** Opening Material provided block **
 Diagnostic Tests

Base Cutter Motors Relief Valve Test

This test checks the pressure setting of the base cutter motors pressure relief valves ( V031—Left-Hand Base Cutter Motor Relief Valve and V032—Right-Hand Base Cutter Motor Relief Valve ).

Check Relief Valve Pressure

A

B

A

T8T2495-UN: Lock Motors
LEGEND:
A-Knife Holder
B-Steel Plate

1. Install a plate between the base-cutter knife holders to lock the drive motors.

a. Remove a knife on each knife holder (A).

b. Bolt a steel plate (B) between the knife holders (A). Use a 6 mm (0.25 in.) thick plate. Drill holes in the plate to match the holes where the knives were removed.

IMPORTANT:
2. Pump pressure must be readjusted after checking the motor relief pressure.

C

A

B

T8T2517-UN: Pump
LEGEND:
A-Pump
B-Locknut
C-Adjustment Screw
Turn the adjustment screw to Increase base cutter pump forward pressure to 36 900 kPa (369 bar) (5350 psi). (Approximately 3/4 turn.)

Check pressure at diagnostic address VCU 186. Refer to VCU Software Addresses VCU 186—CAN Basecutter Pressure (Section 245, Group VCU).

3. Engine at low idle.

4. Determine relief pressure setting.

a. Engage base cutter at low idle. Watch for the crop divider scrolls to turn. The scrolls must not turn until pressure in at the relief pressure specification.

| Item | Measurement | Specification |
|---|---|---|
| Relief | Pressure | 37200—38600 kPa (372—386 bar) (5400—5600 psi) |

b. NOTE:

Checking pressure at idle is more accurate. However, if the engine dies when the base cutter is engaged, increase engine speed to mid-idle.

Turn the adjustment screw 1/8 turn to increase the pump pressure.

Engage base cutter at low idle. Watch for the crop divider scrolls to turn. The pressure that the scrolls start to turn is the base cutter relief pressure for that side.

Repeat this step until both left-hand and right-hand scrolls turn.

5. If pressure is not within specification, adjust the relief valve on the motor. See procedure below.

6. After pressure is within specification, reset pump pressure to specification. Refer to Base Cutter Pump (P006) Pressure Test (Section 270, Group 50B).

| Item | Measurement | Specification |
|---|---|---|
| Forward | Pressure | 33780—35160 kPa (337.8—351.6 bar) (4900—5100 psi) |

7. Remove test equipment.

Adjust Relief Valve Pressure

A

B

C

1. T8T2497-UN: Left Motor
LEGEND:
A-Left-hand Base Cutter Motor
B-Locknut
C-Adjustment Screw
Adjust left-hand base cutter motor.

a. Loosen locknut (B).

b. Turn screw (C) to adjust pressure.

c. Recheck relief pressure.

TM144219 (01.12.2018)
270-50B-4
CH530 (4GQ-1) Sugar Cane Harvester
** Closing Material provided block **
** Opening Material provided block **
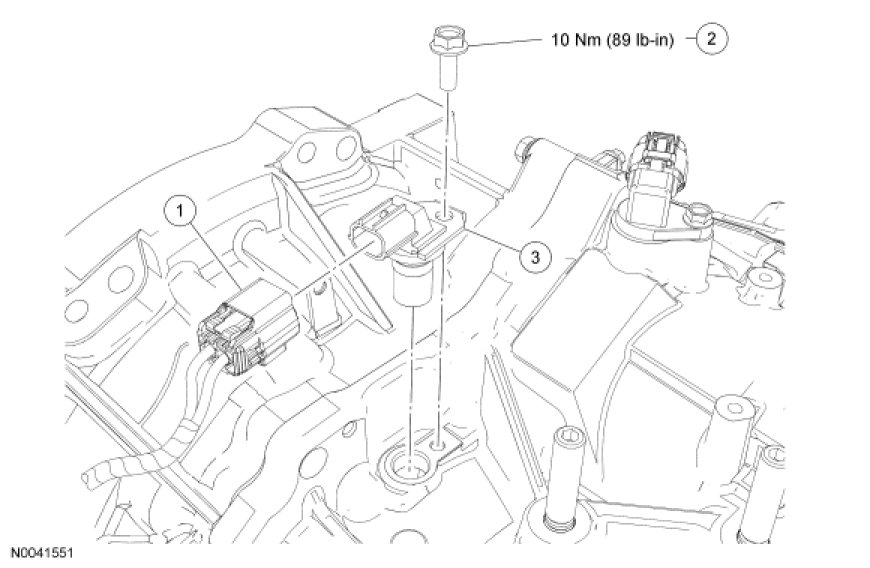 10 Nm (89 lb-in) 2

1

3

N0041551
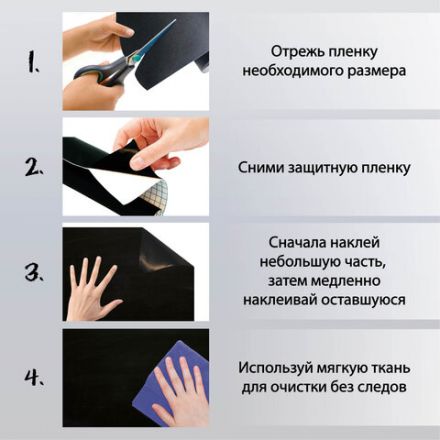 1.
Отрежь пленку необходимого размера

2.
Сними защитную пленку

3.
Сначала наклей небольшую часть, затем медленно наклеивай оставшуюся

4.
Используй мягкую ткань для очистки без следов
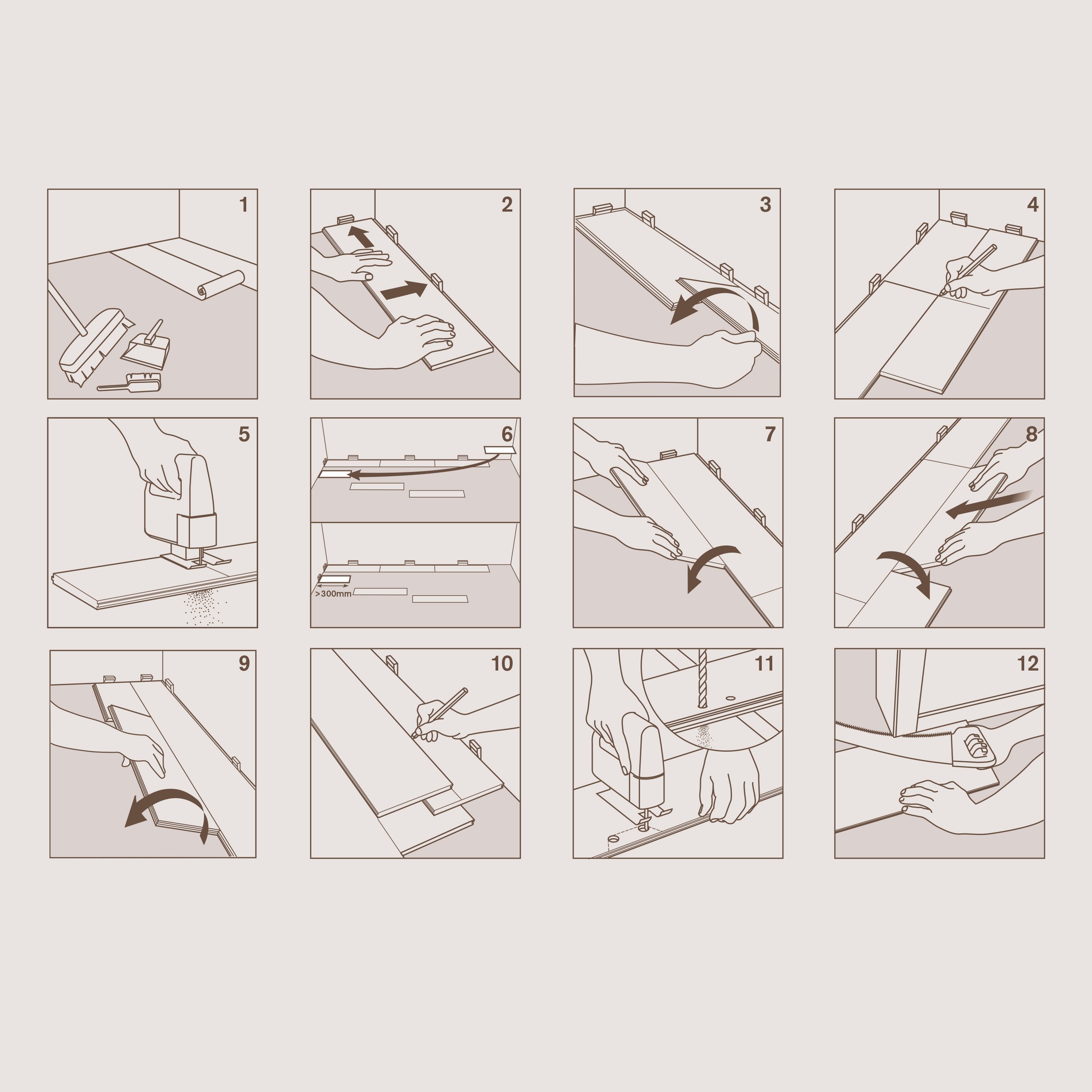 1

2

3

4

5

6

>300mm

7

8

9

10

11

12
** Closing Material provided block **
● What the task asks
Lines from the entries that contain the string "scrolls" must be found and copied.

● Task response
a. Engage base cutter at low idle. Watch for the crop divider scrolls to turn. The scrolls must not turn until pressure in at the relief pressure specification.
Engage base cutter at low idle. Watch for the crop divider scrolls to turn. The pressure that the scrolls start to turn is the base cutter relief pressure for that side.
Repeat this step until both left-hand and right-hand scrolls turn.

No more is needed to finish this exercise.